Sahrul Gunawan tengah menjadi perbincangan hangat lantaran melarang anaknya melanjutkan kuliah di UGM Yogyakarta. Padahal, anak pertama dari pernikahan pertamanya itu sudah lolos dalam serangkaian tes yang dilakukan.
Alumnus Universitas Pakuan Bogor jurusan Ekonomi itu mengungkap alasan di balik keputusannya. Sahrul dengan tegas mengungkap bahwa alasan melarang anaknya kuliah di UGM karena lokasi yang cukup jauh. Jadi, tak ada kaitannya dengan isu ijazah palsu Jokowi.
Penyelidikan mengenai kasus ijazah palsu Jokowi bahkan kini sudah dihentikan lantaran sudah terbukti asli. Simak ulasannya berikut ini.
Advertisement
Alasannya
Melalui akun instagram pribadinya, Sahrul buka suara mengenai alasannya melarang sang putra tak melanjutkan kuliah di UGM meski sudah lolos tes. Alasan ini merupakan hasil keputusan yang diambil setelah berdiskusi dengan mantan istrinya.
"Ezzar, anak sulung saya mengikuti test masuk UGM utk program double degree dan lolos. Namun kami (saya dan ibu kandung ezzar) sepakat utk memotivasi anak sy mengikuti test di UI utk program yang sama, sehingga batal masuk UGM. Pertimbangan nya karena agar tetap dekat dengan ibunya di jakarta sehingga tidak perlu ngekos," jelasnya.
Advertisement
Dikaitkan dengan Ijazah Palsu Jokowi
Sahrul tentu sudah mempertimbangkan secara matang sebelum akhirnya melarang sang putra melanjutkan kuliah di UGM. Ia kemudian terusik lantaran keputusannya itu justru dikaitkan dengan isu ijazah palsu Jokowi yang didapat dari UGM.
"Kenapa?
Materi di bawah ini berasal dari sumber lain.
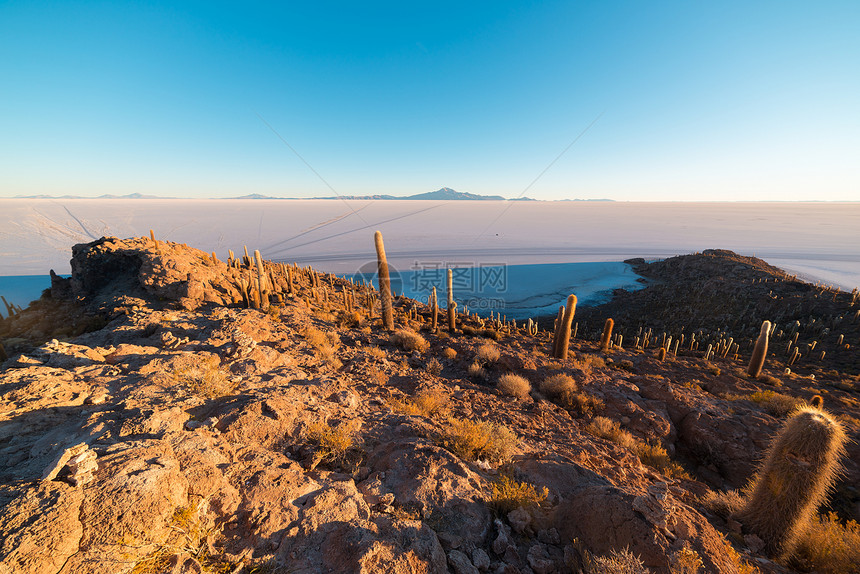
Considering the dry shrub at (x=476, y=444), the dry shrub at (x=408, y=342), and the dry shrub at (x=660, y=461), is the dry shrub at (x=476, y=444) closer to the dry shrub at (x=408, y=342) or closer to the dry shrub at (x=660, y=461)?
the dry shrub at (x=660, y=461)

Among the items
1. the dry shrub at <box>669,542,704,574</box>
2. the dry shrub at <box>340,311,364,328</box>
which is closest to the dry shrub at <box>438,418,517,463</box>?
the dry shrub at <box>669,542,704,574</box>

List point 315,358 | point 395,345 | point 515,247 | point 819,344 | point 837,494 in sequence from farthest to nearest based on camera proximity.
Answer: point 515,247 → point 819,344 → point 395,345 → point 315,358 → point 837,494

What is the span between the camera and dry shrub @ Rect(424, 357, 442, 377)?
873 centimetres

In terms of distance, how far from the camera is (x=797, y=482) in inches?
142

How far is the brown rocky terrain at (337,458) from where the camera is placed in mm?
2320

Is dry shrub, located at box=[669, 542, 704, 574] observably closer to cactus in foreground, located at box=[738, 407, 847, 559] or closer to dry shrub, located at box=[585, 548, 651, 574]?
dry shrub, located at box=[585, 548, 651, 574]

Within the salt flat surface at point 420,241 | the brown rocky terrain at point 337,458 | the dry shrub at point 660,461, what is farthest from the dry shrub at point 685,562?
the salt flat surface at point 420,241

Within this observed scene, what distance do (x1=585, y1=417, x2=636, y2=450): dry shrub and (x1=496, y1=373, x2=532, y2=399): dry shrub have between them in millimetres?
1586

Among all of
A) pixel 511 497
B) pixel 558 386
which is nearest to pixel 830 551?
pixel 511 497

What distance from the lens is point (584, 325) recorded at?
23438 millimetres

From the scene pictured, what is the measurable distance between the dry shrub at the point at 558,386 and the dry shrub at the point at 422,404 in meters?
3.24

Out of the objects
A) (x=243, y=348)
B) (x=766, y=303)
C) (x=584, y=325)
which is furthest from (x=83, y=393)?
(x=766, y=303)

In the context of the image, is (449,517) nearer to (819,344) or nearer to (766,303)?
(819,344)

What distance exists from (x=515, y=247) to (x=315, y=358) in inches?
2863
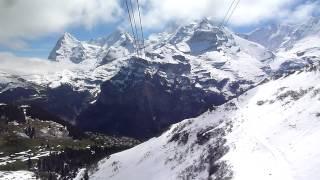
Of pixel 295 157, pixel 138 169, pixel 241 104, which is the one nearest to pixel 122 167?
pixel 138 169

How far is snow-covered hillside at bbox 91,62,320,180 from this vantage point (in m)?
81.6

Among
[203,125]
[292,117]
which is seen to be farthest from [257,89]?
[292,117]

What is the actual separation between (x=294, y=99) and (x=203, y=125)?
42882mm

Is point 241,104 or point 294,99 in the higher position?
point 241,104

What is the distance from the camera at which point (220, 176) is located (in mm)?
91188

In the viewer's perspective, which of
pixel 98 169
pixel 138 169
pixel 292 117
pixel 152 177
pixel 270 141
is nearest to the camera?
pixel 270 141

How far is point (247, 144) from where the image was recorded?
105812mm

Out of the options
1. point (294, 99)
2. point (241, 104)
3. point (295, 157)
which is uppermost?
point (241, 104)

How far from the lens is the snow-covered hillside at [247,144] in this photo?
81.6 metres

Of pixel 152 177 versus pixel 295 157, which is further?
pixel 152 177

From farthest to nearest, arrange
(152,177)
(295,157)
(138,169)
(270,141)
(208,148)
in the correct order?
(138,169) < (152,177) < (208,148) < (270,141) < (295,157)

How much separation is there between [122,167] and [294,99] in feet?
235

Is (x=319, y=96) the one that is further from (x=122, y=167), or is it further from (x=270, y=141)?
(x=122, y=167)

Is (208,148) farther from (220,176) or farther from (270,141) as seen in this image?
(220,176)
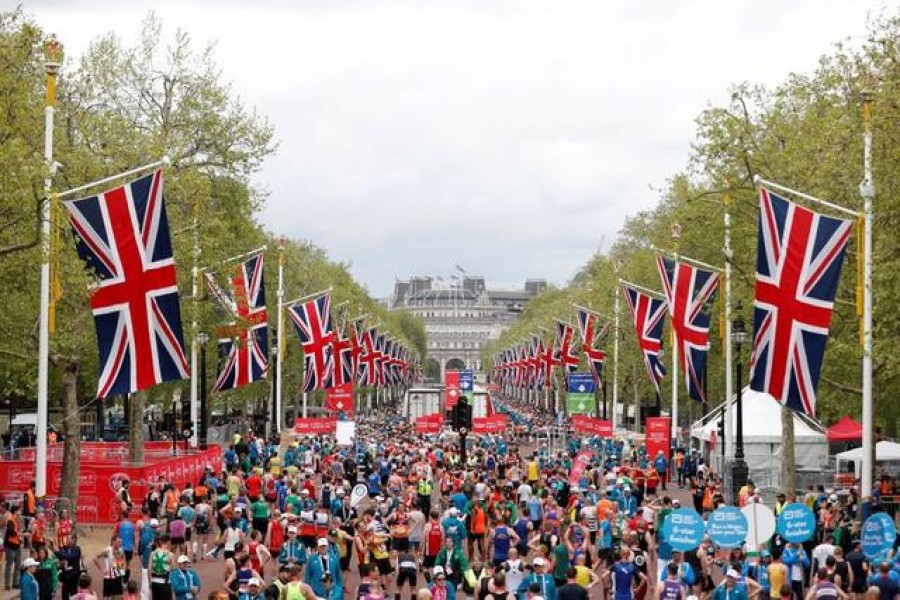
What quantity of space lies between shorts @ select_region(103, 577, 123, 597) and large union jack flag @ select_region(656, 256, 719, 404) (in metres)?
21.8

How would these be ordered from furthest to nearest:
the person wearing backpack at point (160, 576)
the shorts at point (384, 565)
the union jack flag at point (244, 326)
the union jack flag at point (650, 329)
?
the union jack flag at point (650, 329) < the union jack flag at point (244, 326) < the shorts at point (384, 565) < the person wearing backpack at point (160, 576)

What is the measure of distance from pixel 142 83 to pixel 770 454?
22.7m

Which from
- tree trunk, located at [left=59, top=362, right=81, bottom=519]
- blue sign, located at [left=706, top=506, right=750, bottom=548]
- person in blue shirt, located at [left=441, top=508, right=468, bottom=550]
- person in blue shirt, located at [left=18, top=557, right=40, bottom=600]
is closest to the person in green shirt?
person in blue shirt, located at [left=441, top=508, right=468, bottom=550]

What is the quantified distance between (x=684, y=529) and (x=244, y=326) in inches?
1117

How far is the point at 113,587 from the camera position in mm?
22969

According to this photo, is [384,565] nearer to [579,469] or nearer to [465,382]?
[579,469]

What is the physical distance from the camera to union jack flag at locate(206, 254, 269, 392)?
1884 inches

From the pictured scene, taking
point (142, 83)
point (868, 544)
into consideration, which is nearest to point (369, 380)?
point (142, 83)

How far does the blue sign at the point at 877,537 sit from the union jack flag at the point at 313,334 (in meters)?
38.6

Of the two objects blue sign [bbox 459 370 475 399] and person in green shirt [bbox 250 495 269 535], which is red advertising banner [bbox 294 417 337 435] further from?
person in green shirt [bbox 250 495 269 535]

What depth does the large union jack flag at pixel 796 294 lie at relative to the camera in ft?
83.6

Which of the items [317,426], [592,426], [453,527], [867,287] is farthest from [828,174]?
[317,426]

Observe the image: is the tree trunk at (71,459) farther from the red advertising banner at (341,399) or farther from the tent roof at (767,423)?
the red advertising banner at (341,399)

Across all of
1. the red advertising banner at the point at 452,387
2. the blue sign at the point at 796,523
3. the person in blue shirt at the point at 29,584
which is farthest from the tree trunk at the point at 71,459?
the red advertising banner at the point at 452,387
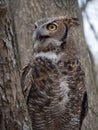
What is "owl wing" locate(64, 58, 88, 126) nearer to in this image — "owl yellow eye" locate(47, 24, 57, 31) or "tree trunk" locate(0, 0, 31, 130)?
"owl yellow eye" locate(47, 24, 57, 31)

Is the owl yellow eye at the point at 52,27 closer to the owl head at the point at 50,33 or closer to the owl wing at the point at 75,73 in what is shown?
the owl head at the point at 50,33

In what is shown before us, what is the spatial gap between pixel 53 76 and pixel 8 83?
1145mm

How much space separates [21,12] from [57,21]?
2.80 feet

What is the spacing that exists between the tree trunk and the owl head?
1072mm

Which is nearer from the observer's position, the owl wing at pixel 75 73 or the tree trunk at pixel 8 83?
the tree trunk at pixel 8 83

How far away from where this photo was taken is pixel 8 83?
1.99m

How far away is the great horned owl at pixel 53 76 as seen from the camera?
3.10m

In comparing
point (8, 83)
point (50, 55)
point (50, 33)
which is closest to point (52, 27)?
point (50, 33)

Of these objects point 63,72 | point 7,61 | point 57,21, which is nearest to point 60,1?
point 57,21

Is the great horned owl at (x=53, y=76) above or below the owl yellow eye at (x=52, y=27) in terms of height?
below

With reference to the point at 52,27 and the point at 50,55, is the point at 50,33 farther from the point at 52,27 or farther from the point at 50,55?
the point at 50,55

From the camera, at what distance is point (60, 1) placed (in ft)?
12.6

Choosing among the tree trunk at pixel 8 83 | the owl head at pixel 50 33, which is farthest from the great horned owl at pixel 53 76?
the tree trunk at pixel 8 83

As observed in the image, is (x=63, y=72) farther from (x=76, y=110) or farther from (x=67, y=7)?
(x=67, y=7)
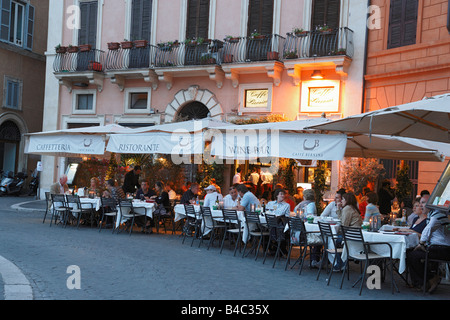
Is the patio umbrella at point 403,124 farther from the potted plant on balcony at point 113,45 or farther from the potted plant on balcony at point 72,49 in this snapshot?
the potted plant on balcony at point 72,49

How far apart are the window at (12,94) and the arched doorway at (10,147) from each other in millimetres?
923

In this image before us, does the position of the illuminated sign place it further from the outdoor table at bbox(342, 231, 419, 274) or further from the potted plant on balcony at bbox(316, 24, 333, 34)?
the outdoor table at bbox(342, 231, 419, 274)

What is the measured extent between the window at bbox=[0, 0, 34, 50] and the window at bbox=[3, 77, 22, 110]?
1.84 m

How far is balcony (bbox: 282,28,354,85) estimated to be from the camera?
17094 millimetres

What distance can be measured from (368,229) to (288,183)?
905cm

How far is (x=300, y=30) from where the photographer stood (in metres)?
17.9

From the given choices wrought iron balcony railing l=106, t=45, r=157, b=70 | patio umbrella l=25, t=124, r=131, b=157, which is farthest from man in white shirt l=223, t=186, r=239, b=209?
wrought iron balcony railing l=106, t=45, r=157, b=70

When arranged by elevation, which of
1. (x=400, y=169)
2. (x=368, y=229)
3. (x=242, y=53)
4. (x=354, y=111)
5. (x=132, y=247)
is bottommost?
(x=132, y=247)

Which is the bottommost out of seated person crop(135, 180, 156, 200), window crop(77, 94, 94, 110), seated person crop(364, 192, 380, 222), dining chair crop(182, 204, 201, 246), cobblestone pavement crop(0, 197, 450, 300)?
cobblestone pavement crop(0, 197, 450, 300)

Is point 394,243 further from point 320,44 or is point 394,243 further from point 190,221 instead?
point 320,44

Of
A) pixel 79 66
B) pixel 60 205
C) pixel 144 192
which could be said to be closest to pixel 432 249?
pixel 144 192

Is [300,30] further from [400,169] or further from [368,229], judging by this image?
[368,229]

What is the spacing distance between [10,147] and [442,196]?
24519 millimetres
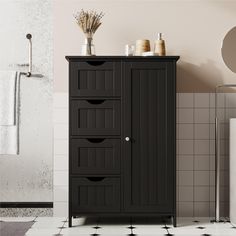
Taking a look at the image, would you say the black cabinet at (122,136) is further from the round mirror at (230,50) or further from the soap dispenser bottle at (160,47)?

Bukan tdk ingin mengajarkan anak untuk mandiri atau membebaskan anak memilih jurusan yang diinginkan, bukan, tapi kami orang tuanya, kami tau anak kami dan bagaimana yang terbaik utk anak kami dan tdk perlu kami sampaikan jg kepada publik apa alasannya kan?," ungkap Sahrul.
"Apalagi dikaitkan dengan masalah ijazah palsu UGM, menggiring opini bahwa sy meragukan kredibilitas kampus UGM gara2 Mulyono. Siapa Mulyono? Tokoh fiktif? Saya adalah satu yang meyakini bahwa bapak Jokowi berijazah asli lulusan UGM," sambungnya.
Advertisement
Sudah Bosan
Isu mengenai ijazah palsu ini benar-benar membuat Sahrul bosan. Soalnya, ia meyakini bahwa isu tersebut hanya tudingan semata dan tak mungkin dilakukan oleh Jokowi.
"Terus terang saya sudah bosan dengan pemberitaan mengenai ijazah palsu ini, apa ga ada lagi hal yang penting utk di blow up, yang lebih substantif, yang membangun, utk bangsa ini? Jangan lupa bapak @jokowi pernah jd walikota solo, gubernur DKI, presiden 2 periode, tentu sudah dilakukan verifikasi data bertingkat2 saat pencalonannya?," ungkap dia.
"Beliau sudah berkontribusi banyak bagi bangsa ini. Apa gunanya dipermasalahkan setelah beliau selesai menjabat? Lebih baik kita habiskan energi kita utk hal2 yang positif. Kalau kita tidak menjadikan rasa kebangsaan dan hanya aspek politis sebagai dasar utk melangkah, bagaimana kita mau maju?," sambungnya.